Records from a dataset
* * * *

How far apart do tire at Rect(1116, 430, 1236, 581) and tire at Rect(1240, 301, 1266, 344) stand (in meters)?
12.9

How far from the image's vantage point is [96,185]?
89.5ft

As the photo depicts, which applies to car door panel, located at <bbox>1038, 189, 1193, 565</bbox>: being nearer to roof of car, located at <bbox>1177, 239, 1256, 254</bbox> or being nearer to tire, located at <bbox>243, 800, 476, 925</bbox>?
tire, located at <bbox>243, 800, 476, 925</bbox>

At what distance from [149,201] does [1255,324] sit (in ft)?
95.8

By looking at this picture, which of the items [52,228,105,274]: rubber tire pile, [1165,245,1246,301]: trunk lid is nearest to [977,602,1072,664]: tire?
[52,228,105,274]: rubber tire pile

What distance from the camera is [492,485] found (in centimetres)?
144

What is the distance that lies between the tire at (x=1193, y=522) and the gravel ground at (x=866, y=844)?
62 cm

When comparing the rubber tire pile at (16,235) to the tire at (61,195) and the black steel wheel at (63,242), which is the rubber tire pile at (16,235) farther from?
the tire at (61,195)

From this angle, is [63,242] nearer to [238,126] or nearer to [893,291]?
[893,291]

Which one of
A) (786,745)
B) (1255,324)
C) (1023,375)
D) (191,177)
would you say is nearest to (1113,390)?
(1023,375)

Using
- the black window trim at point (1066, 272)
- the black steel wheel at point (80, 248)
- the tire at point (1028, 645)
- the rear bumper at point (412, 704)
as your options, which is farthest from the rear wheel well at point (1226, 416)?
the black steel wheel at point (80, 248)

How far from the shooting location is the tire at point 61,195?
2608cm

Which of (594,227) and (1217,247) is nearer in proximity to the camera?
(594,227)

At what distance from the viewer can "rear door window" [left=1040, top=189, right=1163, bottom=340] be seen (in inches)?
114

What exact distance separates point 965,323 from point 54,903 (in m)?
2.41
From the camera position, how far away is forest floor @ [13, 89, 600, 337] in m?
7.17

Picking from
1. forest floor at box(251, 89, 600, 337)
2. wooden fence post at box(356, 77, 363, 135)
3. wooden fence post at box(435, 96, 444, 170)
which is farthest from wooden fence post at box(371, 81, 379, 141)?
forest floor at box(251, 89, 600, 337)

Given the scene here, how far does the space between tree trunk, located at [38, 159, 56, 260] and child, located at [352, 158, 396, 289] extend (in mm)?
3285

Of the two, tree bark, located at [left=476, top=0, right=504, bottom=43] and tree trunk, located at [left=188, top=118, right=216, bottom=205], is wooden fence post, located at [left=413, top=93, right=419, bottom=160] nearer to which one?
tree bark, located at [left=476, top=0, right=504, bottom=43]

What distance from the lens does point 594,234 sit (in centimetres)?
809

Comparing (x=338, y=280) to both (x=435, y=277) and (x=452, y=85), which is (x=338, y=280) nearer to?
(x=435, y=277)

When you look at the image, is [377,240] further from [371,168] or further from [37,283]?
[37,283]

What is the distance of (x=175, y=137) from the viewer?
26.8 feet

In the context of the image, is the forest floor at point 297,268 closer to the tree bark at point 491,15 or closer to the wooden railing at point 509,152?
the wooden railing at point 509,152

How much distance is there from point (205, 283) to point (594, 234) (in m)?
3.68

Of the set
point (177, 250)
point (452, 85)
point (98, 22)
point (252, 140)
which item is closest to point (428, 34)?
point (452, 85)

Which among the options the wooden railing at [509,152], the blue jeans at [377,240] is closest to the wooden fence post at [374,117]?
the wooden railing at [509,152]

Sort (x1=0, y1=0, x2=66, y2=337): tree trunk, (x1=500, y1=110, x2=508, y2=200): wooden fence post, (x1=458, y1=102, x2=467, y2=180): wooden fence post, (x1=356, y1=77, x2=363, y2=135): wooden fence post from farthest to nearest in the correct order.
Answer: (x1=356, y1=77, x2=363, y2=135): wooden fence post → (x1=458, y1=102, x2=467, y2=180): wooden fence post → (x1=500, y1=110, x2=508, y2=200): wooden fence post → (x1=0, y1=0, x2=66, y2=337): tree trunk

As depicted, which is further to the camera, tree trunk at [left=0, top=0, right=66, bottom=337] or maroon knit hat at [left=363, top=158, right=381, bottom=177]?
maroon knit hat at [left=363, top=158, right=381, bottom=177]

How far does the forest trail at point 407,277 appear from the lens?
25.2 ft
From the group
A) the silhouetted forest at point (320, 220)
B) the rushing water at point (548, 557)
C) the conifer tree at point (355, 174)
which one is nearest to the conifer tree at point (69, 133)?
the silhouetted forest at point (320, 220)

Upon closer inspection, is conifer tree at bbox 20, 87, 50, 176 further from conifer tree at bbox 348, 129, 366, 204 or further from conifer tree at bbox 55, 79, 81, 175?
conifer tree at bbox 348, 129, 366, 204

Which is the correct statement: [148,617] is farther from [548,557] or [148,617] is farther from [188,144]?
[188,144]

* * * *

• **Task objective**:
Lay out the data from the line containing "Which is the correct" through the end of the data as a two-column CSV with the headers text and answer, putting each text and its answer together on one row. Wrap every field in quotes and replace any line breaks with spaces.

• **Solution for this exercise**:
text,answer
"Which is the correct statement: [148,617] is farther from [548,557] or [148,617] is farther from [188,144]?","[188,144]"